DATASET EXTRACT>
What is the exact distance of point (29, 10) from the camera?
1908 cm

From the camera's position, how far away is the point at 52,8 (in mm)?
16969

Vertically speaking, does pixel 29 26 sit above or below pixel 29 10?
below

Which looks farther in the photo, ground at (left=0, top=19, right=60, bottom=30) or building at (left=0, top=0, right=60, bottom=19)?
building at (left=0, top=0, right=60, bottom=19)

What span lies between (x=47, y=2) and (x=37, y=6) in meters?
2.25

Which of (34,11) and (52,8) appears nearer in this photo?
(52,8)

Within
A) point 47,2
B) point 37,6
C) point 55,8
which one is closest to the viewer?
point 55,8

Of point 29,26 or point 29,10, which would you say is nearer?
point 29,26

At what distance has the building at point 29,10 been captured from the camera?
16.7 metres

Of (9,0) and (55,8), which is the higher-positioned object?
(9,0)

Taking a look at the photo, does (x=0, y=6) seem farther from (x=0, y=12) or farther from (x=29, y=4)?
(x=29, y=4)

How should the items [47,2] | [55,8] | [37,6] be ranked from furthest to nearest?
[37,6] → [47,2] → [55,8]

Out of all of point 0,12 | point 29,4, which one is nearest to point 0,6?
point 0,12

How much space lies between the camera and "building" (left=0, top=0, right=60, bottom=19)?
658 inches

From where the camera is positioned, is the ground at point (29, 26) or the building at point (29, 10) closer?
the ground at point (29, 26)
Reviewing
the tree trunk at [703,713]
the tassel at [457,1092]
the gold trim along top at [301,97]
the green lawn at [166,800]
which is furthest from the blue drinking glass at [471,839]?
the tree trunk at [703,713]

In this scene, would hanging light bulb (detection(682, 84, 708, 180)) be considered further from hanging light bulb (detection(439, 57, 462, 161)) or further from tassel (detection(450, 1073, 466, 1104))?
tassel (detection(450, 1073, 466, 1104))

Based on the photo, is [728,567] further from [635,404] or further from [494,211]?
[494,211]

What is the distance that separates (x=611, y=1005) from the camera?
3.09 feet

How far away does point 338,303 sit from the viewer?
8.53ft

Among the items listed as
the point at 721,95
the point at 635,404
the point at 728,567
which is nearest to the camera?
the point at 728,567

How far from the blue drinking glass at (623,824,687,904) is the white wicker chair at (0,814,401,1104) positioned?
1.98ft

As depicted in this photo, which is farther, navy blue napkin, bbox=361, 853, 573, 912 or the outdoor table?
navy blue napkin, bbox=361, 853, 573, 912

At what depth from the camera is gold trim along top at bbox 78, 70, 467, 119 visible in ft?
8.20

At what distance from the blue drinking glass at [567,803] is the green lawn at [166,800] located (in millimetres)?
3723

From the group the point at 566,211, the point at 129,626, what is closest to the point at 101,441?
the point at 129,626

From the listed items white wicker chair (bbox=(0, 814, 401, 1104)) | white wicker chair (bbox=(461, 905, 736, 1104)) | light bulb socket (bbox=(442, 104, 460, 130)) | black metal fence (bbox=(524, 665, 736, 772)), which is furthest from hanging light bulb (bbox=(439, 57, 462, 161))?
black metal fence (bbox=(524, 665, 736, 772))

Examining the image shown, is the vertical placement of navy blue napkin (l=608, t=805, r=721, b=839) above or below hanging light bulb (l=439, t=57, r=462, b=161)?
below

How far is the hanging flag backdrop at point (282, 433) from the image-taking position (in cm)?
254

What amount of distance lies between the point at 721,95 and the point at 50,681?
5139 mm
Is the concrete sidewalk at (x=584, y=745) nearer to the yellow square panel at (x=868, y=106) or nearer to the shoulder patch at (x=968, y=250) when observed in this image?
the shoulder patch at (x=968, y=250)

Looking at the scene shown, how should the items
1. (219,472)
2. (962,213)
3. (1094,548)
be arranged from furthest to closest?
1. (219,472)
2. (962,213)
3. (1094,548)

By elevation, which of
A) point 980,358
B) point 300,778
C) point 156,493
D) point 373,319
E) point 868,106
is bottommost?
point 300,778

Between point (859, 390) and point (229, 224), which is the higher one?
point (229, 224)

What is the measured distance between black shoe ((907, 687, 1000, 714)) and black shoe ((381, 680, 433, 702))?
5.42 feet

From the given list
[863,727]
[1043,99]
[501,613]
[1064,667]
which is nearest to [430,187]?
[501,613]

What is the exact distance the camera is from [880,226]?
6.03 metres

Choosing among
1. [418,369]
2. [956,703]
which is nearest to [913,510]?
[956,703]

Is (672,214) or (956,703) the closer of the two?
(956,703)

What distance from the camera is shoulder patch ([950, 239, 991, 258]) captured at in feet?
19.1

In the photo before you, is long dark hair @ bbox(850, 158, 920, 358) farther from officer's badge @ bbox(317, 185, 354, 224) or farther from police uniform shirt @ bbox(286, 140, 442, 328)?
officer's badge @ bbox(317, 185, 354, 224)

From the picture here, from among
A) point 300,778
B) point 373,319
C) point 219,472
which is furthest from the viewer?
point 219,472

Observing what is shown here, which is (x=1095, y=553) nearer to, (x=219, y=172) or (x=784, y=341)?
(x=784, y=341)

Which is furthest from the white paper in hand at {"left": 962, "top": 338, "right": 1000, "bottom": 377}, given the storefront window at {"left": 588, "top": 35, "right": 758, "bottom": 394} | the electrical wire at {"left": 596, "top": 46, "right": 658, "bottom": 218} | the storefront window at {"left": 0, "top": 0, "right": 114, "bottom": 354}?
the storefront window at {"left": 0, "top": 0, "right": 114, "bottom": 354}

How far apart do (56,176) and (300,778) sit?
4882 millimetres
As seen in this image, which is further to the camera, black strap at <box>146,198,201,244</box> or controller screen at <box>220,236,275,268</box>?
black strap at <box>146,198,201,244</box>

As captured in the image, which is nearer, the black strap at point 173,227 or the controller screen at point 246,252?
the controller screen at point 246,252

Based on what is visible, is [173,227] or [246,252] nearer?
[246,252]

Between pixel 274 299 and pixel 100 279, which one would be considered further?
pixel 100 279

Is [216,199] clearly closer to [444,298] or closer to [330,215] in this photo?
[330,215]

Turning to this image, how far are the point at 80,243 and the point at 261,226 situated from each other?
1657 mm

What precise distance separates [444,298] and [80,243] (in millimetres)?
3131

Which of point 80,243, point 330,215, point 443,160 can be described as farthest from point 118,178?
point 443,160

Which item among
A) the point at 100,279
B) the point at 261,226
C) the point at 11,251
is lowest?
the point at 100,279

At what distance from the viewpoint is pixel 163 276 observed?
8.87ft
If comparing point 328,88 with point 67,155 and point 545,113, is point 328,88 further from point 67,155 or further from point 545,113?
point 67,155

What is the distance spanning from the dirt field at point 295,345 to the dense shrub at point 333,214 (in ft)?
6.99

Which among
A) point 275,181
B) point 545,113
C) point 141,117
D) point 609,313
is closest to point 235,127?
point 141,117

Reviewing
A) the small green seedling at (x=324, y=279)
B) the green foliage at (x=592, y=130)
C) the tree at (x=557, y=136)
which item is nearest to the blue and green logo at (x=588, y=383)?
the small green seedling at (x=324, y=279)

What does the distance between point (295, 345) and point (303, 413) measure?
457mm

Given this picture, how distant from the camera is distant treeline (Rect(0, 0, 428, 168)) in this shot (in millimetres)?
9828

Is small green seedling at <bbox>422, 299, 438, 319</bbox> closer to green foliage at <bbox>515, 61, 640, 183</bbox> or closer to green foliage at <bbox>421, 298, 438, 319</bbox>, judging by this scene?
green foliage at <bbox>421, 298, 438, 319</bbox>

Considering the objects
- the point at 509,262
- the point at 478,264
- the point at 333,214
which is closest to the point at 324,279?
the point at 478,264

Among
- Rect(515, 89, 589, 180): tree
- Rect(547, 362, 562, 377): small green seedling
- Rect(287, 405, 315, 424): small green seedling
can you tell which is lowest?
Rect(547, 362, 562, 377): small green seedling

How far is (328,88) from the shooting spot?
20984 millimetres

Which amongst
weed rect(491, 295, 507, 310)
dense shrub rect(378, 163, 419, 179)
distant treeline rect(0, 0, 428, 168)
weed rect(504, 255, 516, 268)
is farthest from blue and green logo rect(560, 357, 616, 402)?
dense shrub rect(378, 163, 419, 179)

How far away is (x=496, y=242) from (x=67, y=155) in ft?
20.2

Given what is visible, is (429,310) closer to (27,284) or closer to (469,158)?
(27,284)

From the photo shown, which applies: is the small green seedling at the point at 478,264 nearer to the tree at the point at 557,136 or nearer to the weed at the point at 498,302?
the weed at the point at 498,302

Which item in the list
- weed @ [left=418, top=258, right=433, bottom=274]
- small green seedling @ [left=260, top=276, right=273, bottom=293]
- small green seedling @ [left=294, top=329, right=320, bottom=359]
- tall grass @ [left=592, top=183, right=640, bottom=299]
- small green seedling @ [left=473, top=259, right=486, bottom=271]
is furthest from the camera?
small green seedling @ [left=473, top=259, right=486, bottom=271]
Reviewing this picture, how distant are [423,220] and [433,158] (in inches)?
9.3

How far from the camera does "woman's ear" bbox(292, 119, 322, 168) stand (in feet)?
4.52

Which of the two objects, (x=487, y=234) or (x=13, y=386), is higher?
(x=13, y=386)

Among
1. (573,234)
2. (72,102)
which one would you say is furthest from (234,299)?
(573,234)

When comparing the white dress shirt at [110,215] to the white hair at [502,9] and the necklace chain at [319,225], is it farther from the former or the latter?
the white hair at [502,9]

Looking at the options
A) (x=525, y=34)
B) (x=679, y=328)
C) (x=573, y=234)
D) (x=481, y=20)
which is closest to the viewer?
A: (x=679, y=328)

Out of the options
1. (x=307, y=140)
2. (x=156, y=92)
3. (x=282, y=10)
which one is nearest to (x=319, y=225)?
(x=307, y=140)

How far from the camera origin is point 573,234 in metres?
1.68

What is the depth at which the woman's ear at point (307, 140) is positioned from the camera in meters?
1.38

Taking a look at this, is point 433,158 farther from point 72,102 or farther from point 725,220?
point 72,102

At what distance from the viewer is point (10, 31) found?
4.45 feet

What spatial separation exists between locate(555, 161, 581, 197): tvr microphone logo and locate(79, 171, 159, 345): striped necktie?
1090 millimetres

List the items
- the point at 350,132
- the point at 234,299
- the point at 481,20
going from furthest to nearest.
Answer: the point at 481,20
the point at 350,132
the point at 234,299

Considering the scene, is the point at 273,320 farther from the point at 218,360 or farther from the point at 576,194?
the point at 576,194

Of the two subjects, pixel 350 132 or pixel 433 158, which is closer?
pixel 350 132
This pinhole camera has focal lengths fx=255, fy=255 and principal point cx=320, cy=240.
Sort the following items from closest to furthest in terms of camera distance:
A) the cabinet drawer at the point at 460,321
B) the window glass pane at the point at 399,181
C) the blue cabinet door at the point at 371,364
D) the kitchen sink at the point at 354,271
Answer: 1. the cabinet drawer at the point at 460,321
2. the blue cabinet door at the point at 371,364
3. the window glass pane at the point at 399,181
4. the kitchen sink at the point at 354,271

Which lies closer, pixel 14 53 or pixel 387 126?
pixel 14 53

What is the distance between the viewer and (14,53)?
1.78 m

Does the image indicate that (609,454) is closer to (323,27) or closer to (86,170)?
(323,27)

TASK OBJECTIVE>
Could you reproduce the material above word for word, from its first line up to and including the line with "16.7 metres"?

FULL SOLUTION>
What is the exact distance of point (29, 10) from the camera?
1908 cm

From the camera's position, how far away is the point at 52,8 (in mm)?
16969

Vertically speaking, does pixel 29 26 sit above or below pixel 29 10?
below

Which looks farther in the photo, ground at (left=0, top=19, right=60, bottom=30) or building at (left=0, top=0, right=60, bottom=19)?
building at (left=0, top=0, right=60, bottom=19)

What span lies between (x=47, y=2) and (x=37, y=6) in meters?
2.25

Which of (34,11) and (52,8) appears nearer in this photo?
(52,8)

Within
A) point 47,2
B) point 37,6
C) point 55,8
which one is closest to the viewer?
point 55,8

Of point 29,26 or point 29,10, which would you say is nearer?
point 29,26

At what distance has the building at point 29,10 been captured from the camera?
16.7 metres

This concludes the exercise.